Cómo limpiar tu parrilla en 4 simples pasos

Tener una parrilla en casa es sinónimo de encuentros con familia y amigos y de buena comida. Las parrillas remiten a celebraciones, reuniones y sobre todo a asados.

Los asados o cualquier otra delicia que se prepare a la parrilla tiene ese gusto particular a ahumado, a brazas quemadas, a madera, humo y carbón. Un sabor único y personal. Carne, verduras, pizzas, todo queda más rico a la parrilla.

Y todo buen cocinero o asador, sabe que la limpieza de su cocina o parrilla es primordial y fundamental ya que allí se manipulan alimentos que luego comeremos. No sólo debe estar limpia cuando empieza a cocinar sino que debe dejarla en las mismas condiciones luego de su utilización. es por eso que queremos contarte algunos tips para que la limpieza de tu parrilla sea una tarea fácil y exitosa.

¡Manos a la obra!

 

El mundo de las parrillas

 

 

Como sabemos, existe una amplia gama de parrillas. Una bien completa puede tener un brasero donde encender el carbón, un cajón para extraer las cenizas al terminar con el asado, un espacio de guardado y almacenado de carbón y leña y hasta inclusive, un horno de barro como complemento.

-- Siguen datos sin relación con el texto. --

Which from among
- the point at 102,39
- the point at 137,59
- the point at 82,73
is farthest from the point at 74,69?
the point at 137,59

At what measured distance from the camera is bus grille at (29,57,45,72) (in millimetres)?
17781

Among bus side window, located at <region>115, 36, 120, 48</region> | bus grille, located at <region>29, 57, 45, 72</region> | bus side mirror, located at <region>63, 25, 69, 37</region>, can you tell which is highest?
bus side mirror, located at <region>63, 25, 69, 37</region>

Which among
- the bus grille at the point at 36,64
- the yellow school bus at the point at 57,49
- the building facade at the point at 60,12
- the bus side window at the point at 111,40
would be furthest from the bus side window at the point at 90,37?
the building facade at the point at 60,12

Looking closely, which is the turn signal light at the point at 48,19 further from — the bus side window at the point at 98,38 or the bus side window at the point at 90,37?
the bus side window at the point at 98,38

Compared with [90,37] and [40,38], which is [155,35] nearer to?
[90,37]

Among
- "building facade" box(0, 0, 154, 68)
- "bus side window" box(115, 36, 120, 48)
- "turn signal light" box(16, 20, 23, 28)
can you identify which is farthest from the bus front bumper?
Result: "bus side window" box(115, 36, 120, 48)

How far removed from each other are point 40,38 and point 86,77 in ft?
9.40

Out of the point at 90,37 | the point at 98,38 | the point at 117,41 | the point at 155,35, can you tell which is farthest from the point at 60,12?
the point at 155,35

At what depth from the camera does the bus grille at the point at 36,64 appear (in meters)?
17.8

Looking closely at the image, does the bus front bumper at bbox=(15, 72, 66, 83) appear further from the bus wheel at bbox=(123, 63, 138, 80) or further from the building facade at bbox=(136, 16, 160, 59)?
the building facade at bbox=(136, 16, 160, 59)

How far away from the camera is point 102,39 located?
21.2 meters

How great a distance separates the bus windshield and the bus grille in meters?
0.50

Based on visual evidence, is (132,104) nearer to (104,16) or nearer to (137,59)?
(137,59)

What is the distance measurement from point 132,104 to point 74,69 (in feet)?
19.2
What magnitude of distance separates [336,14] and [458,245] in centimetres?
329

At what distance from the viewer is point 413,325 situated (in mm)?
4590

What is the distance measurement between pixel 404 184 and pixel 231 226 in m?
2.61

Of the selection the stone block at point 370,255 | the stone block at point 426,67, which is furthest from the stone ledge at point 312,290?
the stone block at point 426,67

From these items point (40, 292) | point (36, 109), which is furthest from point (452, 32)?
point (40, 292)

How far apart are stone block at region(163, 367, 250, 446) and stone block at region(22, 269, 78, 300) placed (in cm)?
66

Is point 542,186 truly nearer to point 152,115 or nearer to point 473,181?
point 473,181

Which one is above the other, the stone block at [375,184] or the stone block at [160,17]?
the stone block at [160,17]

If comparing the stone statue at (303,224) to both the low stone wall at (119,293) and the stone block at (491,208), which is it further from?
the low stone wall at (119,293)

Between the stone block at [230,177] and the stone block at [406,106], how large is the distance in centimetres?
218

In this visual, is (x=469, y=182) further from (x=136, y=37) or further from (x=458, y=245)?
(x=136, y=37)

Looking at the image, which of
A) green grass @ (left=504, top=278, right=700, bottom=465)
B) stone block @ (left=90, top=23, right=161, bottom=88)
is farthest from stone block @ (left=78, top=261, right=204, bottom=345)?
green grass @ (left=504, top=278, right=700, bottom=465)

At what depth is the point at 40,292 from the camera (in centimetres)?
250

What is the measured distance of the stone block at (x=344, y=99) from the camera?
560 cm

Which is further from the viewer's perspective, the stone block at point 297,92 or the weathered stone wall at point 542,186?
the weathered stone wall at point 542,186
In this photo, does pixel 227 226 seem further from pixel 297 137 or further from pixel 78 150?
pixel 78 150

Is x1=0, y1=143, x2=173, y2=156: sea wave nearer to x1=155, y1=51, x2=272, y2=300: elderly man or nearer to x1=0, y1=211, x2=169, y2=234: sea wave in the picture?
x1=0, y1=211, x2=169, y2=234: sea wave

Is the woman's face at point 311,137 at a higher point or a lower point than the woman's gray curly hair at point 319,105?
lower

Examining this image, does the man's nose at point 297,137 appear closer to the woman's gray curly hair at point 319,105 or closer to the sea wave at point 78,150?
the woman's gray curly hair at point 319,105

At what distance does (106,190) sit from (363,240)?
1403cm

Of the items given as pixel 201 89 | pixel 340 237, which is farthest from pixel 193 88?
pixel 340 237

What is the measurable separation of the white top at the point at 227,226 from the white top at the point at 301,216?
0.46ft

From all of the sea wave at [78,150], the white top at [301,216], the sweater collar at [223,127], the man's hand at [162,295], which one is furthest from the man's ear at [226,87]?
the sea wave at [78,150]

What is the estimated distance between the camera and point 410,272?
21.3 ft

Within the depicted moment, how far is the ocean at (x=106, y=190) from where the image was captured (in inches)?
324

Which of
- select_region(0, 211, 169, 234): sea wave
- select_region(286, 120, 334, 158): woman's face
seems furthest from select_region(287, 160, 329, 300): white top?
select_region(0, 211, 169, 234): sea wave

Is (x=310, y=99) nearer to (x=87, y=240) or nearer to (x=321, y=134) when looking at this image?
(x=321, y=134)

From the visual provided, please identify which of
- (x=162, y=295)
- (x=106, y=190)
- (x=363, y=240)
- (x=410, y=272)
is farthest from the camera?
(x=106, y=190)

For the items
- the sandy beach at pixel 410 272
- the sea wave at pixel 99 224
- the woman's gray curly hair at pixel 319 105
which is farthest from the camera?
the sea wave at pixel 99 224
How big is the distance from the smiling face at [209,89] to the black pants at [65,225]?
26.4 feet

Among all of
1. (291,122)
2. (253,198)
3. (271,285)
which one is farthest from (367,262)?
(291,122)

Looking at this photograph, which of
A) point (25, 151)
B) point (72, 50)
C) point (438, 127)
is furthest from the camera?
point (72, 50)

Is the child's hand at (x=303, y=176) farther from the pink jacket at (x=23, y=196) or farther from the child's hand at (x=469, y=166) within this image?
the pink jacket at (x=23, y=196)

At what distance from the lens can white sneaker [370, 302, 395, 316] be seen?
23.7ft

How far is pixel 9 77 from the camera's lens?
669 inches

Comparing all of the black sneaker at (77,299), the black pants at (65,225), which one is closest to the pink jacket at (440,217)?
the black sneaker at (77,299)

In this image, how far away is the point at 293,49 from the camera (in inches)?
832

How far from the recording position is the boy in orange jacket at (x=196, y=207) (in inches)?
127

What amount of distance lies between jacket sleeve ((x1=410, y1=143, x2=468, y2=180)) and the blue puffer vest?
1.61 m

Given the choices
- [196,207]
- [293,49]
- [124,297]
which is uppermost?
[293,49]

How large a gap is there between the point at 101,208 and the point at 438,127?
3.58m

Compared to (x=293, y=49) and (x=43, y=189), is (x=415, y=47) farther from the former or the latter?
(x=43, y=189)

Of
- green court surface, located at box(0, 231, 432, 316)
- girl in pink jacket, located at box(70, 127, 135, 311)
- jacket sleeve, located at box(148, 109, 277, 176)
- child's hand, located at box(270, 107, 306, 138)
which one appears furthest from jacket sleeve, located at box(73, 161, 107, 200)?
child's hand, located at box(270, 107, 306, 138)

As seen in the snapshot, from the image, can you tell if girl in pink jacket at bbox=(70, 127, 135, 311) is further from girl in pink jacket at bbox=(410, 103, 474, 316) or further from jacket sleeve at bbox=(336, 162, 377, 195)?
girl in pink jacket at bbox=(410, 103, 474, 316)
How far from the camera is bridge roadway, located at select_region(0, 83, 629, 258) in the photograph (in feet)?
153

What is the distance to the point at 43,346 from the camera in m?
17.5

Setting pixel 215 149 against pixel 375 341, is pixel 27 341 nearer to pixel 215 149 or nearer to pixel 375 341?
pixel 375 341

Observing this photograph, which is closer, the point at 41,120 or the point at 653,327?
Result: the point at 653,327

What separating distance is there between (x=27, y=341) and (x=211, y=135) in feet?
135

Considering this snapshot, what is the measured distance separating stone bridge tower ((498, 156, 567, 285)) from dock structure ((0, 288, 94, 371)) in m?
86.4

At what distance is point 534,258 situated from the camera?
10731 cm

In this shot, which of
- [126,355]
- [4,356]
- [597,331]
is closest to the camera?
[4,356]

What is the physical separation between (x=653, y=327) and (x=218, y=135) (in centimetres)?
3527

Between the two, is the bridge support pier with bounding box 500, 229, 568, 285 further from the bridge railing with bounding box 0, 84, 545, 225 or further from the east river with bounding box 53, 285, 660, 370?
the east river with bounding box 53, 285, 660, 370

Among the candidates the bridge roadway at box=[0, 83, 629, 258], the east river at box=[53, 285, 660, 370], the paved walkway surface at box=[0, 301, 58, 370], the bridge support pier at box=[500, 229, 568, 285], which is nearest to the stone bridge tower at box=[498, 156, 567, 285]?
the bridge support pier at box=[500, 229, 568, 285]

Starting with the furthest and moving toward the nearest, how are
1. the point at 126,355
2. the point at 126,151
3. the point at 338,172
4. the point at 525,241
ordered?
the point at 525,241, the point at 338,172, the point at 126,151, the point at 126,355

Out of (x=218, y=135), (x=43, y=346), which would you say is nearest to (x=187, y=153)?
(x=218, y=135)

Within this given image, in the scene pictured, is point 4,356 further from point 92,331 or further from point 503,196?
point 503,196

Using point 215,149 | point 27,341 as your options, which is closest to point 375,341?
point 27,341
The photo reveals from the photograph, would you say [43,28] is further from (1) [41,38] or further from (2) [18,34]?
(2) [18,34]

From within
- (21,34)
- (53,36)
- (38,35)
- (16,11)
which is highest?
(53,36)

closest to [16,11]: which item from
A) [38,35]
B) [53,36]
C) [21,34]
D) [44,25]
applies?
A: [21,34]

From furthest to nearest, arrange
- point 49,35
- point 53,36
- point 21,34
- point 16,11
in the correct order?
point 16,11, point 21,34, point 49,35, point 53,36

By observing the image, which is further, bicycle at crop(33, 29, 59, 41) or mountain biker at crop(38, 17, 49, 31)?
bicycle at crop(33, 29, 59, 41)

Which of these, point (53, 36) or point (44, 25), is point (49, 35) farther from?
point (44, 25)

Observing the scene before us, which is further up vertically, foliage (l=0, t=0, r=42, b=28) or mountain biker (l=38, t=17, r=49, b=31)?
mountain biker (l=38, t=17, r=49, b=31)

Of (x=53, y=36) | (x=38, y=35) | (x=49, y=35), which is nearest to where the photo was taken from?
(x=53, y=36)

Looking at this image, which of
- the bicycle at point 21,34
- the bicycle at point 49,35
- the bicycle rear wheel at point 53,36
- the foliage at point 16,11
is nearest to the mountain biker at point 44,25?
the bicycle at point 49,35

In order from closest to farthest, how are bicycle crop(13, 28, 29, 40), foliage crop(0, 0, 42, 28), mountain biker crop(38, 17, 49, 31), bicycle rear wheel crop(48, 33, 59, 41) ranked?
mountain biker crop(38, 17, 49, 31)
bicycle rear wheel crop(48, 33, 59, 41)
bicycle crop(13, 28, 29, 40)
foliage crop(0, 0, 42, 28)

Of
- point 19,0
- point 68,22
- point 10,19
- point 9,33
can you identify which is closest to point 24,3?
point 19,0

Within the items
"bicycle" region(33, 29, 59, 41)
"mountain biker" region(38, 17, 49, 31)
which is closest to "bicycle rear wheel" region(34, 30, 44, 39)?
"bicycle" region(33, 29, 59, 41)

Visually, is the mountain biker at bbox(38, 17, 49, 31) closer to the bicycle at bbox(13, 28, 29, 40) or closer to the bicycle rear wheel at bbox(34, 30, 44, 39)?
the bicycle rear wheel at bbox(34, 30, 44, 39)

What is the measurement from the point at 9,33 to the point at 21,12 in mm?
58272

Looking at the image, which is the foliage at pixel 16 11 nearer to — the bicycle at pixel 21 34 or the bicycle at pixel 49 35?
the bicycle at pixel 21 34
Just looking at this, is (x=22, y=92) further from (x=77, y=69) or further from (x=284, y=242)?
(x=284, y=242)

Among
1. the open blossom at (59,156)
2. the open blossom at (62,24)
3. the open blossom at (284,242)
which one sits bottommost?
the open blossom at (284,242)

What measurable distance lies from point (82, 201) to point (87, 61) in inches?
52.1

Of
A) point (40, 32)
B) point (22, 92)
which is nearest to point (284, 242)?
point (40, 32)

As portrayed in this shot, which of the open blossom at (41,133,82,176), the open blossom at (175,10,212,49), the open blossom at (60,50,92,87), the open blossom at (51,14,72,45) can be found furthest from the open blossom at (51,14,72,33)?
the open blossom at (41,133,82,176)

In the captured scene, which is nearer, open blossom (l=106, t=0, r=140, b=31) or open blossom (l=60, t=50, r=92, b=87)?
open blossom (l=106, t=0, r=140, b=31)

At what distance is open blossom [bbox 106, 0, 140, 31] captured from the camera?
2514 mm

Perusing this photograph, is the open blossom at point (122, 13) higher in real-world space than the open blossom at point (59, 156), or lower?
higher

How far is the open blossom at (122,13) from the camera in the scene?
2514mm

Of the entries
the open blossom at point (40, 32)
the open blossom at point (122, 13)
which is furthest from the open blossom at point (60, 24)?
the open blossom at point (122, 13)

Hay otras que son pequeñas y movibles,  y otras que en lugar de leña o carbón utilizan gas envasado. Lo cierto es que cualquiera sea la parrilla que tengas es fundamental que esté limpia cada vez que vayas a utilizarla.

Antes de empezar

Antes que nada debemos saber qué elementos necesitaremos para limpiar nuestra parrilla. Y esto es simple y sencillo: un buen cepillo de acero si tenemos una parrilla que no es enlozada, o uno de cerdas si lo es.

Además vamos a necesitar: fuego, agua con un chorrito de vinagre y papel de cocina o papel de diario.

Lo ideal será limpiar nuestra parrilla una vez terminada de usarse cuando aun está algo caliente o tibia  aunque también es posible hacerlo después.

 

​El proceso

Como dijimos, idealmente es limpiar la parrilla cuando aun está caliente aprovechando ese calor para ablandar todos los restos de asados previos. Una vez caliente, mojamos el cepillo de metal (o el de cerdas según esté enlozada o no) en el agua con vinagre. El vinagre ayuda a que se desprendan más fácilmente los restos de grasa.

Raspamos bien toda la parrilla con el cepillo quitando todo rastro de carne, óxido y cualquier suciedad que haya quedado. Luego colocamos la parrilla cerca de las brasas aún prendidas para eliminar cualquier bacteria que se encuentre allí.

Por último repasamos los restos con papel de cocina o papel de diario.

El toque final

Hay quienes luego de hacer todo el proceso anterior pasan por sobre la parrilla limpia, un pedazo de grasa de carne vacuna o un trapo con un poco de aceite, para proteger el metal y así evitar que la carne del próximo asado se pegue.

​Otra opción

Hay quienes prefieren quitar la parte de la parrilla que se desmonta y remojarla un rato en agua caliente con jabón para luego refregarla con detergente. Luego se repasa con el cepillo o una piedra pómez para sacar la suciedad más rebelde.

​Producto especial

Existen también, en las casas de limpieza, un producto específico para limpiar parrillas que se utiliza como el que viene para el horno. Es un aerosol que se aplica, esperando un rato para luego sacarlo con un trapo húmedo.

​Limpieza exterior

El exterior de la parrilla se limpia fácilmente con un trapo humedecido en agua tibia mezclada con un poco de bicarbonato de sodio. El bicarbonato es un gran aliado de la limpieza de distintas superficies, puede usarse para limpiar muebles, pisos, electrodomésticos y hasta para la ropa.